After earning a PhD from Harvard in 1999, Professor Seager joined the cadre of postdoctoral fellows at the Institute for Advanced Study in Princeton, NJ. There, she benefited enormously from the mentorship of the late John Bahcall. Unlike most scientists at the time, John Bahcall supported Seager’s new ideas in exoplanets with almost unbounded enthusiasm, as long as the underlying physics was sound and the phenomenon was detectable some day in Seager’s lifetime. Bahcall’s support enabled Seager to initiate several new topics in exoplanet characterization.

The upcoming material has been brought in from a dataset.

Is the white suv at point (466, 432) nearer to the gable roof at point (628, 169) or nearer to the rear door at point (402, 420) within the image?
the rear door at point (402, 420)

Professor Seager’s research now focuses on theoretical models of atmospheres and interiors of all kinds of exoplanets. Her research has introduced many new ideas to the field of exoplanet characterization, including work that led to the first detection of an exoplanet atmosphere. She was part of a team that co-discovered the first detection of light emitted from an exoplanet and the first spectrum of an exoplanet.
The exceedingly surprising diversity of exoplanets has led Seager’s maxim, “For exoplanets, anything is possible under the laws of physics and chemistry.”
Professor Seager is an astrophysicist and planetary scientist at MIT. She lives with her two sons in Massachusetts.